- _ASSIGNMENT_:
Restate the records below word for word, leaving nothing out.

- _GIVEN RECORDS_:
<<<<

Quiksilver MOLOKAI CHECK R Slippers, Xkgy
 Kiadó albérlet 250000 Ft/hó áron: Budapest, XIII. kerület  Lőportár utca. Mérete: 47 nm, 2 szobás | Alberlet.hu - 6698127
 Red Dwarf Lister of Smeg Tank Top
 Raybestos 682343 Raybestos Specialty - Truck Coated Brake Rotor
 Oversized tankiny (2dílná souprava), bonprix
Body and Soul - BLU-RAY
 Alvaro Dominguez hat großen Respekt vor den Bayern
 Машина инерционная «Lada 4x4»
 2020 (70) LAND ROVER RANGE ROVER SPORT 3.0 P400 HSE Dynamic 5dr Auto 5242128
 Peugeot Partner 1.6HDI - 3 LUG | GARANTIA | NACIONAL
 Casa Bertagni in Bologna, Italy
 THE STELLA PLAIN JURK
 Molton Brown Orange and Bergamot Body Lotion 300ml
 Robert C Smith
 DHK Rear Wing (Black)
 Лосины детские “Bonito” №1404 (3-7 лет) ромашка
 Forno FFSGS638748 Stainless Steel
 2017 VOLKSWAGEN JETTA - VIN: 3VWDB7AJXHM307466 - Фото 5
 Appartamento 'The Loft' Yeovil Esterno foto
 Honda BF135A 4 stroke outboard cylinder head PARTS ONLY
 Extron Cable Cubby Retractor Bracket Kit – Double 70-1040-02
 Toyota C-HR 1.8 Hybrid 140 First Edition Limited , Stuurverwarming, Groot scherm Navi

>>>>

- _SOLVED EXERCISE_:
Quiksilver MOLOKAI CHECK R Slippers, Xkgy
 Kiadó albérlet 250000 Ft/hó áron: Budapest, XIII. kerület  Lőportár utca. Mérete: 47 nm, 2 szobás | Alberlet.hu - 6698127
 Red Dwarf Lister of Smeg Tank Top
 Raybestos 682343 Raybestos Specialty - Truck Coated Brake Rotor
 Oversized tankiny (2dílná souprava), bonprix
Body and Soul - BLU-RAY
 Alvaro Dominguez hat großen Respekt vor den Bayern
 Машина инерционная «Lada 4x4»
 2020 (70) LAND ROVER RANGE ROVER SPORT 3.0 P400 HSE Dynamic 5dr Auto 5242128
 Peugeot Partner 1.6HDI - 3 LUG | GARANTIA | NACIONAL
 Casa Bertagni in Bologna, Italy
 THE STELLA PLAIN JURK
 Molton Brown Orange and Bergamot Body Lotion 300ml
 Robert C Smith
 DHK Rear Wing (Black)
 Лосины детские “Bonito” №1404 (3-7 лет) ромашка
 Forno FFSGS638748 Stainless Steel
 2017 VOLKSWAGEN JETTA - VIN: 3VWDB7AJXHM307466 - Фото 5
 Appartamento 'The Loft' Yeovil Esterno foto
 Honda BF135A 4 stroke outboard cylinder head PARTS ONLY
 Extron Cable Cubby Retractor Bracket Kit – Double 70-1040-02
 Toyota C-HR 1.8 Hybrid 140 First Edition Limited , Stuurverwarming, Groot scherm Navi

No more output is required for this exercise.